Questions to answer.
a) Render into French this sentence from the passage on the X-Files rewatch: "Now it’s time to look at season 5, produced in parallel with The X-Files: Fight the Future, the first movie."
b) Write the next part of the passage on the X-Files season 5 rewatch, following on from its final sentence.

Passage to read.

+++++

So far on my X-Files rewatch we’ve seen the show’s muddled beginnings, cheered it on as it got good, savoured its prime, and tried to enjoy what we could as it gradually began its decline. (We’ve also glanced over at Millennium and gone “nah, can’t be bothered”.)

Now it’s time to look at season 5, produced in parallel with The X-Files: Fight the Future, the first movie. As we’ll see, that’s a circumstance which ended up overshadowing this season somewhat.

I noted how in the previous season the writing team had become somewhat contracted, and that’s exacerbated further this time. The inner circle has now contracted to just Chris Carter, Frank Spotnitz, John Shiban, and Vince Gilligan – four writers as opposed to seven last season – and once again, there’s much less outside contributions than in earlier seasons, with only three episodes having scripts which weren’t written outright or contributed to by those four people.

+++++

Records drawn from a data source.

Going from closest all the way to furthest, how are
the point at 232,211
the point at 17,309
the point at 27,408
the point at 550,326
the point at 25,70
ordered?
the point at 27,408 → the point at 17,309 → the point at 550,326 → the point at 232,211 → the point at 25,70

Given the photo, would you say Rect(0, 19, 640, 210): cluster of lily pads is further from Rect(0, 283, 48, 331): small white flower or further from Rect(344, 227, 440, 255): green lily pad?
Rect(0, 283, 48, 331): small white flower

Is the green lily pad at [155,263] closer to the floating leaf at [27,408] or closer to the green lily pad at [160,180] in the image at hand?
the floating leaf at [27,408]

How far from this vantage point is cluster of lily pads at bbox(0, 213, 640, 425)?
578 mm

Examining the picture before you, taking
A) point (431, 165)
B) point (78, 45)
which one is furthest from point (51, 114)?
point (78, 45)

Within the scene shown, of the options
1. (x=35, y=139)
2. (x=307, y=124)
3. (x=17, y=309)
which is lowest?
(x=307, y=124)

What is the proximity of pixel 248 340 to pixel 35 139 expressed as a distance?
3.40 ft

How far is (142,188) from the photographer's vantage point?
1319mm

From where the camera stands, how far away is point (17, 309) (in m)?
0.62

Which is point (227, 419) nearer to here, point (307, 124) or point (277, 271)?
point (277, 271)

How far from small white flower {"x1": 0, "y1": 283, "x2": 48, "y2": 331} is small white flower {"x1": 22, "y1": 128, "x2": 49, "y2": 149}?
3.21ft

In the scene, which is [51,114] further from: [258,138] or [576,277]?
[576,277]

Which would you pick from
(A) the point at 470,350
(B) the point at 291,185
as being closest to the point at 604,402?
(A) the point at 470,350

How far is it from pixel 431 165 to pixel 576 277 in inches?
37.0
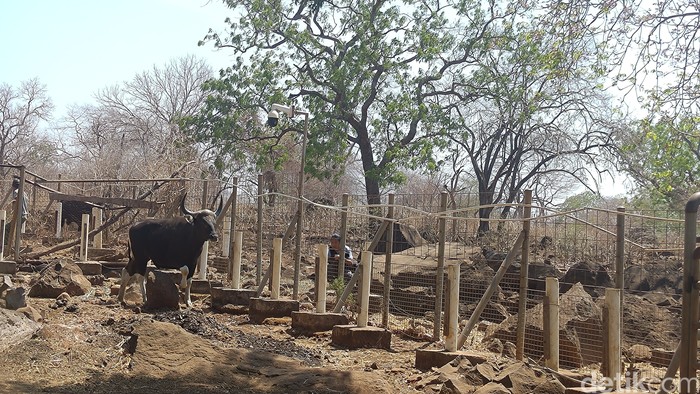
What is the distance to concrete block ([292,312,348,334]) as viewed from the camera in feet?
40.5

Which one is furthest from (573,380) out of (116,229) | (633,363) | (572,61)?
(116,229)

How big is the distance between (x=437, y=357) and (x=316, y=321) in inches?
125

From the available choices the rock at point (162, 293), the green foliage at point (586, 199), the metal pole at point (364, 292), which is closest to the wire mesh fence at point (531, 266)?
the metal pole at point (364, 292)

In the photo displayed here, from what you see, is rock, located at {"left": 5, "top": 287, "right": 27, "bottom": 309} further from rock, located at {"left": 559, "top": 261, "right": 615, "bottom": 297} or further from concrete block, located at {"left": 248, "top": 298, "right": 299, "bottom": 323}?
rock, located at {"left": 559, "top": 261, "right": 615, "bottom": 297}

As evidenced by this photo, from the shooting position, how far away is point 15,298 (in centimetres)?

+++++

Expected outputs.
a) Il est maintenant temps de se pencher sur la saison 5, produite en parallèle avec The X-Files: Fight the Future, le premier film.

b)
The season opens with another Chris Carter two-parter focusing on the mytharc, Redux and Redux II, resolving both the “did Mulder kill himself?” cliffhanger from last season (of course he fucking didn’t) and the “will Scully’s cancer be cured?” (of course it fucking will). The only really exciting aspect of the cliffhanger, really, is “Whose dead body is that in Mulder’s apartment that Scully misidentified as Mulder to cover for him?”, and the answer turns out to be “a generic agent of the Conspiracy we don’t care about”.